Doença em que os neurónios do sistema nervoso são destruídos, perdendo a sua função de enviar estímulos para os diferentes músculos do corpo. Afeta os neurónios do cérebro, do tronco cerebral e da medula espinal.
É mais comum em homens entre os 50 e os 70 anos, mas pode afetar ambos os sexos em qualquer idade.
A causa é desconhecida, embora se saiba que existe uma componente hereditária influenciada por uma componente ambiental. Foram descritos os seguintes fatores de risco: tabagismo, exposição a toxinas ambientais como o chumbo e ter servido nas forças armadas (lesões traumáticas repetidas, esforço físico intenso, infeções virais e possível exposição a toxinas).
Manifesta-se por fraqueza muscular que se agrava com o tempo.

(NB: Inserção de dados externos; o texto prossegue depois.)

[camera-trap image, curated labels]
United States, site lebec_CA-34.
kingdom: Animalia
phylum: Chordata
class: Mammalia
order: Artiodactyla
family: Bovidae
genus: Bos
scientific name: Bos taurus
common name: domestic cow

Normalmente, as pessoas têm dificuldade em andar, com tropeções e quedas frequentes, dificuldade em levantar-se de uma cadeira, fraqueza e falta de jeito nas mãos que dificultam a realização das tarefas quotidianas, cãibras e espasticidade dos músculos, etc. Em fases mais avançadas, afeta os músculos da boca, dificultando a mastigação, e os músculos da deglutição, provocando engasgamentos frequentes. Por fim, afeta os músculos respiratórios, provocando uma insuficiência respiratória progressiva e letal. Esta doença pode ser acompanhada de alterações cognitivas, de humor e de comportamento.
O início lento dos sintomas e a confusão com outras doenças neurológicas podem atrasar o diagnóstico. Em caso de suspeita, deve ser realizado um eletromiograma para analisar a atividade elétrica dos músculos e um estudo da condução nervosa.
É uma doença que não pode ser curada. Existem medicamentos que atrasam a progressão da doença, como o Riluzol e o Edavarone. Combinados com fisioterapia, terapias da fala e da deglutição, apoio nutricional e apoio psicológico, podem retardar a progressão da doença.
A esperança de vida é de 3-5 anos a partir do início dos sintomas, embora existam relatos de sobrevivência de mais de 10 anos.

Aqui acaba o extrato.